With fine-grained block allocation, the system can implement preemption. When GPU memory pressure is high, the scheduler can:

  1. Evict a low-priority sequence's blocks to CPU memory (swap out)
  2. Resume it later by copying blocks back (swap in)

This is direct demand paging with a backing store. The block table abstraction means swapping is per-block, not per-sequence. A partially-generated sequence can have some blocks on GPU and others on CPU, with the scheduler fetching blocks just-in-time.

Quantitative Impact

The original vLLM paper (Kwon et al., SOSP 2023) demonstrates:

  • Memory waste reduction: From 60-80% waste to <4% (only the last block per sequence has internal fragmentation, bounded by block_size tokens)
  • Throughput improvement: 2-4× over HuggingFace Transformers, 2.2× over FasterTransformer on OPT-13B
  • Batch size scaling: Serving 5× more concurrent sequences in the same memory budget
  • Near-zero overhead: Block table lookup adds <1% to attention kernel latency

The block size creates a tradeoff: smaller blocks reduce internal fragmentation but increase block table overhead and reduce memory access coalescing. Empirically, 16 tokens per block balances these concerns.

The Ecosystem Impact

PagedAttention became the default memory management strategy across the LLM serving ecosystem within 18 months of publication:

  • vLLM (the reference implementation) became the most widely deployed open-source serving engine
  • TensorRT-LLM adopted paged KV cache as its memory backend
  • SGLang uses a radix tree of paged blocks (combining PagedAttention with prefix caching)
  • DeepSpeed-FastGen implements SplitFuse, built on paged memory
  • Ollama, LMDeploy, MLC-LLM all use paged KV cache variants

The universality of adoption reflects how fundamental the insight is: KV cache is a memory management problem, and OS designers solved memory management problems decades ago. The innovation was recognizing the mapping and implementing it efficiently on GPU hardware.

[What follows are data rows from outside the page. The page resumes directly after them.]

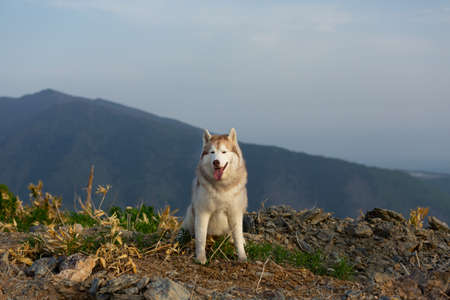 Portrait of Beautiful Siberian husky dog sitting on the hill in the background of mountains and forests in summer. Beige and white Dog on the background of a natural landscape.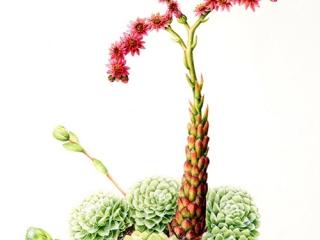 Sempervivum arachnoideum, Leigh Ann Gale, 2007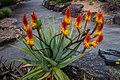 Rainbow lorikeet and Aloe sp Brisbane Botanic Gardens Mt Coot-tha IMGP3976.jpg
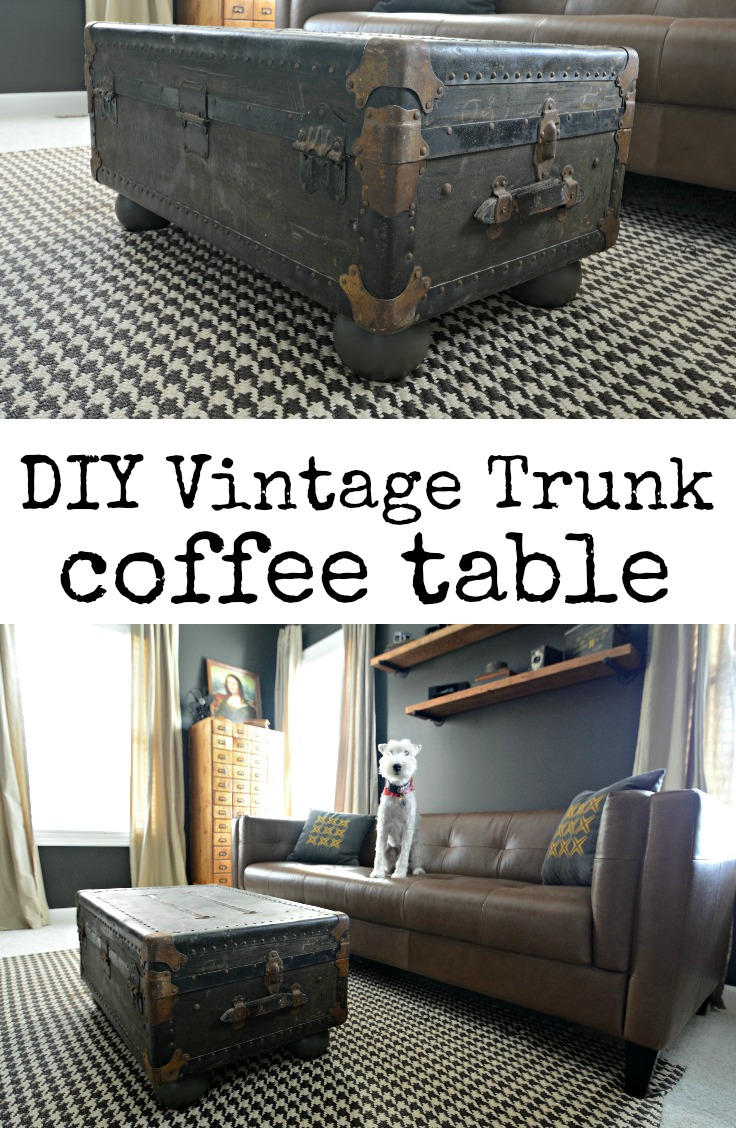 Vintage trunk turned coffee table decor and the dog Old trunks as coffee tables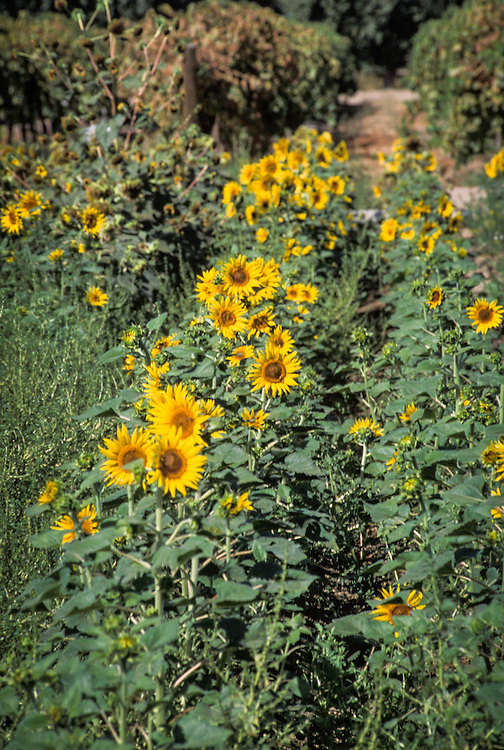 CENTRAL VALLEY, CALIFORNIA - Sunflowers at the UC Kearney Ag Center
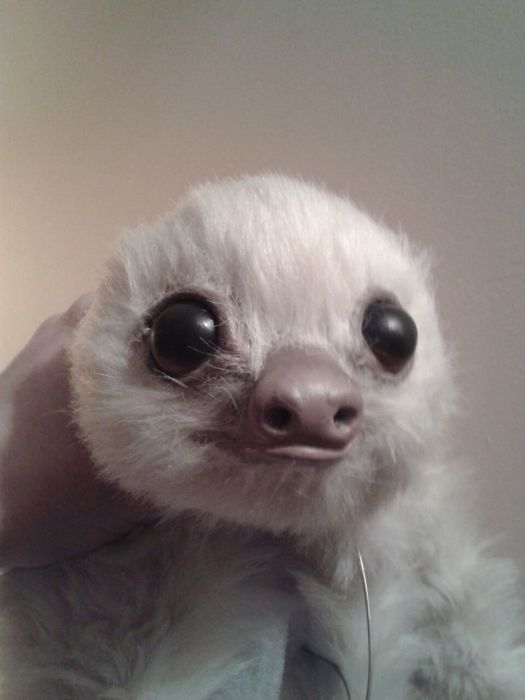 Fake Sloth That Looks So Real (19 pics)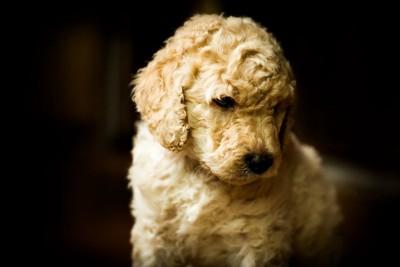 ラブラドゥードルの子犬
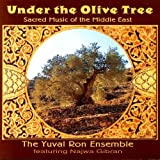 Image of Under the Olive Tree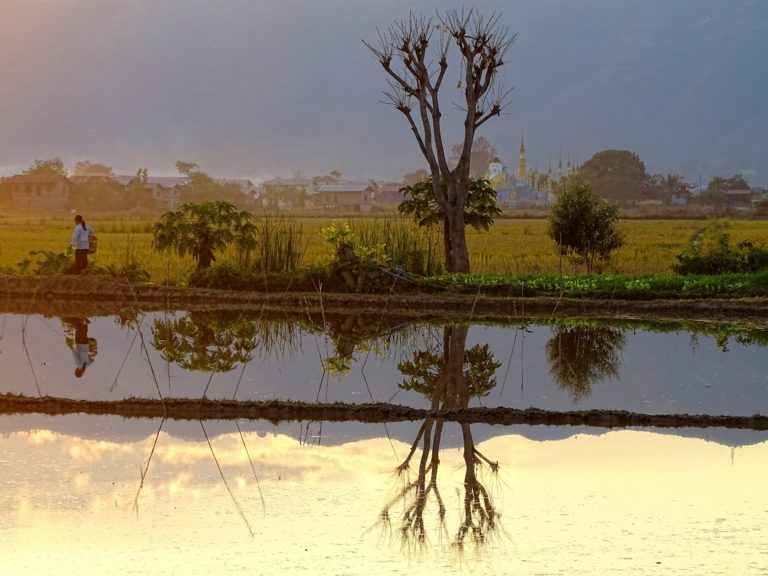 Sunset mirrored in the rice fields of Inle Lake.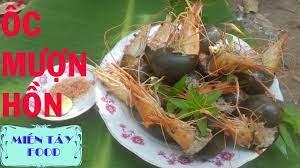 Ốc Mượn Hồn   Món Ăn Lạ Tai - Lạ Miệng    Oc Muon Hon - Món Ăn Dân Dã ▻  MIỀN TÂY FOOD - YouTube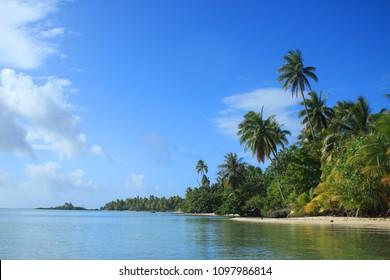 Beach in Tahiti Tropical paradise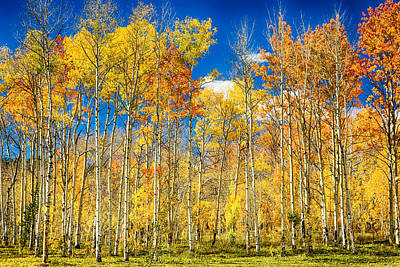 Colorful Colorado Autumn Aspen Trees Poster by James BO  Insogna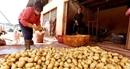 Chợ nông sản Đà Lạt vẫn tràn ngập khoai tây Trung Quốc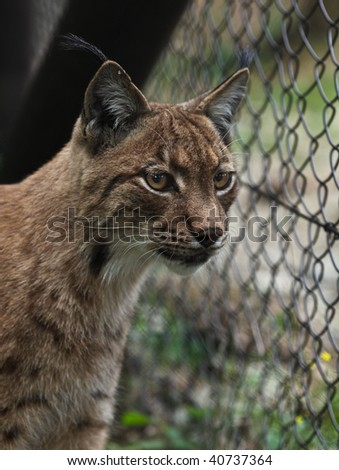 Close-up portrait of an Eurasian Lynx (Lynx lynx) - stock photo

Beyond Paging: What's Next

Recent work extends the virtual memory analogy further:

  • Hierarchical paging with multiple block sizes for different attention patterns (local vs. global)
  • Compression within blocks (quantizing KV values in cold blocks to 4-bit, analogous to memory compression in modern OSes)
  • Distributed paging across multiple GPUs with RDMA-based block migration (disaggregated KV cache)
  • Speculative block allocation for predicted generation lengths, reducing allocation overhead

The lesson generalizes beyond LLMs: whenever a system must manage growing, variable-length, concurrent memory regions on constrained hardware, the OS memory management playbook, paging, demand allocation, copy-on-write, and swapping, is likely the right abstraction. PagedAttention proved that this principle transfers directly to GPU-resident ML workloads.